How to avoid Weight gain at Easter!
The rest of the world may be consuming its collective weight in chocolate eggs, but you don’t have to let Easter derail your weight-loss efforts!
HOW TO AVOID WEIGHT GAIN AT EASTER
Article written by Helen Foster at ninemsn.com.au and Clare Collins, spokesperson for the Dietitians Association of Australia.:- (refer the link below for the full article)

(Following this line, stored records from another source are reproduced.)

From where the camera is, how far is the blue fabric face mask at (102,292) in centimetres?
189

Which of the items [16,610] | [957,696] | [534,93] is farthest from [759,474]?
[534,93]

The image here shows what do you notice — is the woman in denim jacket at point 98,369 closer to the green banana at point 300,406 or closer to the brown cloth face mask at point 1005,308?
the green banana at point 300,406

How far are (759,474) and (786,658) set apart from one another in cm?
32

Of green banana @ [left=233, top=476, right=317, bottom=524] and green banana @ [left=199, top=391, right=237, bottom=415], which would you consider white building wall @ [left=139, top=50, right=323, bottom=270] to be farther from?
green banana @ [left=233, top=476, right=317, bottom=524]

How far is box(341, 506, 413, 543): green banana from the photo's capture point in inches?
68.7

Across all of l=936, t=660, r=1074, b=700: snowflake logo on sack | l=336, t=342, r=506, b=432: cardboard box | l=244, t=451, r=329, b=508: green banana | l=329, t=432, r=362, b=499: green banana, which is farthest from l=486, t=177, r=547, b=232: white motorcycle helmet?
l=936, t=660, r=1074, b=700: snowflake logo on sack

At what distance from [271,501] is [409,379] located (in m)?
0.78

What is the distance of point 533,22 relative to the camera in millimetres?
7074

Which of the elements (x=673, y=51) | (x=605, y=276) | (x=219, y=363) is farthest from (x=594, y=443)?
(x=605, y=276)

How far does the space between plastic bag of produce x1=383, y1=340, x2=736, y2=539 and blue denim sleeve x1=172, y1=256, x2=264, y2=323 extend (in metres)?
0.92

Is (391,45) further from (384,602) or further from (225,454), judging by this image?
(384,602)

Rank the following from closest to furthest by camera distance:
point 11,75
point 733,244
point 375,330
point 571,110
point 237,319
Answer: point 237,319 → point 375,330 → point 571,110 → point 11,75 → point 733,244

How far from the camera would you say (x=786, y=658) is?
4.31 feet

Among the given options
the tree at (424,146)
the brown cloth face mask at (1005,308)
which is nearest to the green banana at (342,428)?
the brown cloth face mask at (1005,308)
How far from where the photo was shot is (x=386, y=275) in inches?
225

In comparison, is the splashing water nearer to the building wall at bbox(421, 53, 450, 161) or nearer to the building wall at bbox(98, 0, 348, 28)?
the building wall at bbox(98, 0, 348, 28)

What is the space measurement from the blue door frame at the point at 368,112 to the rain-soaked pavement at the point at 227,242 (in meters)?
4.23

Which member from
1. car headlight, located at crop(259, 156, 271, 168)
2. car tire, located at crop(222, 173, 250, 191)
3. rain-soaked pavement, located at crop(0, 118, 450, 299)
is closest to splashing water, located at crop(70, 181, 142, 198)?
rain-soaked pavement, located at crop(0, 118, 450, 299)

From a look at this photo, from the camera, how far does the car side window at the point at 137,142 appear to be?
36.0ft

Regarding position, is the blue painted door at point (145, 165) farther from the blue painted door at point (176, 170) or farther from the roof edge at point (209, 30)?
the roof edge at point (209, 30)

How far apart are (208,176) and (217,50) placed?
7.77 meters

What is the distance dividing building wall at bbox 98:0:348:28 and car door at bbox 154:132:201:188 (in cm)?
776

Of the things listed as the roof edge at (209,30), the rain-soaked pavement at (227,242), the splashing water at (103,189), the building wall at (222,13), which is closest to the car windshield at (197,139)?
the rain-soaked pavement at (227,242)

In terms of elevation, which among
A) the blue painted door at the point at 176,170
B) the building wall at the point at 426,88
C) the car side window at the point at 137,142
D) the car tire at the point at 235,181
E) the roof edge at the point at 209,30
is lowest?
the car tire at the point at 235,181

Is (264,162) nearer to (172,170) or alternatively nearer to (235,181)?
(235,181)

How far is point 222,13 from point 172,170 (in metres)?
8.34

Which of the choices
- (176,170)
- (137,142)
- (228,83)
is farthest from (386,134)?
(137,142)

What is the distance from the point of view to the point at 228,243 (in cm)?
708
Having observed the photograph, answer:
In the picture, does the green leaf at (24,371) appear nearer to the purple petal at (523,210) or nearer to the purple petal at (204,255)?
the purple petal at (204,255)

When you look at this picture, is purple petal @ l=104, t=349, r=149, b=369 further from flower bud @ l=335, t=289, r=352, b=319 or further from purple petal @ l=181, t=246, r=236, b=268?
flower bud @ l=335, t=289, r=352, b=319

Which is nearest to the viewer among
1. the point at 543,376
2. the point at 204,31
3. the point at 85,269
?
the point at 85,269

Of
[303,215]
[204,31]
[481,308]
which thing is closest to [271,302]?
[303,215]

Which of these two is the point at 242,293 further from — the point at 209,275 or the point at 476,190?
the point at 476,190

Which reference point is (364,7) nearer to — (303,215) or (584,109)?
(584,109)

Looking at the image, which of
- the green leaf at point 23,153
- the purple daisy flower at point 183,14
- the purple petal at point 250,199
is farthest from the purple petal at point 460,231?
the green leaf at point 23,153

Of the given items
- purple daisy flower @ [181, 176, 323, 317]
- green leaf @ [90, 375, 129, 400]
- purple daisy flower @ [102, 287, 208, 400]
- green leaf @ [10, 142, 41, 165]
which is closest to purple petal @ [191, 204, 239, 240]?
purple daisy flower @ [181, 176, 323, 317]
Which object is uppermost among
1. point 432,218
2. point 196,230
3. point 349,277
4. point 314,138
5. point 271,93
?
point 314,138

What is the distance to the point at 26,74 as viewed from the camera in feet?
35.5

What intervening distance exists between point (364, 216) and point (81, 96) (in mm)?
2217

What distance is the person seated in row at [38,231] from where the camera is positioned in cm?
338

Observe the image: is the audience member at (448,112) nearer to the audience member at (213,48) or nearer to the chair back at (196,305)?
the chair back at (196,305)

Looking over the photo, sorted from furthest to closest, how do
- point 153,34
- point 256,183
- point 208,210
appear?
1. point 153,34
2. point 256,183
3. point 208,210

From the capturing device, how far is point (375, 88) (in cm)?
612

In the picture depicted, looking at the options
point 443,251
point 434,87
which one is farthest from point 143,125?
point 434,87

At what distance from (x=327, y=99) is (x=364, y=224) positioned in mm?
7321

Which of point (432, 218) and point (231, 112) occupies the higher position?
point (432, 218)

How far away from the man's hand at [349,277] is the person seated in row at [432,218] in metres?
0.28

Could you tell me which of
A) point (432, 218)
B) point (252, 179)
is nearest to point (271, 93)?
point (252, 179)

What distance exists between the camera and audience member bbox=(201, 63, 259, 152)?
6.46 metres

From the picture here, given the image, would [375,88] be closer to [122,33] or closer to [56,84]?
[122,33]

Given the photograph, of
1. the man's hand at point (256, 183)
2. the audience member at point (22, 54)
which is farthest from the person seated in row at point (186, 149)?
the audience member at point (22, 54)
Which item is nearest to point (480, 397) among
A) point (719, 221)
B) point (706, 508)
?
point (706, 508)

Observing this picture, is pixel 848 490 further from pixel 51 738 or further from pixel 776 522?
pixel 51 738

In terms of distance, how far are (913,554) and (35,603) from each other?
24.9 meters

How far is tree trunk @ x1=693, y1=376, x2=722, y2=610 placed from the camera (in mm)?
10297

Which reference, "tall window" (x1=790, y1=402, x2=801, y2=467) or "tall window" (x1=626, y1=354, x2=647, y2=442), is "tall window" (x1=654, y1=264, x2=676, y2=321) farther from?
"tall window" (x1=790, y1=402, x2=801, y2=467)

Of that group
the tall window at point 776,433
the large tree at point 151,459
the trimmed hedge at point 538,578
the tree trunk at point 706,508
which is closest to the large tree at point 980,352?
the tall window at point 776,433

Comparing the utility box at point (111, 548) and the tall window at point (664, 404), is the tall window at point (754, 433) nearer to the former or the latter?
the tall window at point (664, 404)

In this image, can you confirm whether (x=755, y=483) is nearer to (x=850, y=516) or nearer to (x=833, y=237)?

Here are some great tips we enjoyed reading from the nine.msn website, which we are sure you will find very helpful over the Easter Break!
Less is more
You don’t have to forgo chocolate altogether — just be discerning about what you buy. "Don't buy too much, but buy good quality," Clare advises. "Get a little Lindt bunny rather than a bucketful of eggs from the two-dollar shop." Or try choc-dipped strawberries. "You’re combining chocolate with something healthy, so you get the flavour without the energy density."
Stick to Sunday
Easter goodies used to arrive in shops just a few weeks before the festival itself — now some supermarkets unveil their Easter products on Boxing Day. If you can't face the thought of an Easter without chocolate, enjoy your eggs and hot cross buns on Easter Sunday only — not the three months leading up to it!
Don't lose count
The kJ in chocolate eggs and hot cross buns soon add up. For example, the average hot cross bun has around 750kJ (178cal). Add a teaspoon of margarine and a dollop of jam and that's an extra 320kJ (76cal).
But don't torment yourself if you indulge — just make room in your daily kJ budget. "If you want to stick to your budget but have a few treats, keep a food diary," Clare says. "You can definitely work it in. Have your tuna and salad but, rather than having two slices of bread, that can be the day you have your hot cross bun."
While dark chocolate has a similar number of kJ to milk, it's higher in antioxidants and its richness means a little goes a long way. White chocolate has the most calories.
If someone you care about is trying to lose weight, don't tempt them. "Be careful that you’re not undermining someone’s good intentions,’ says Clare. "Give them flowers instead."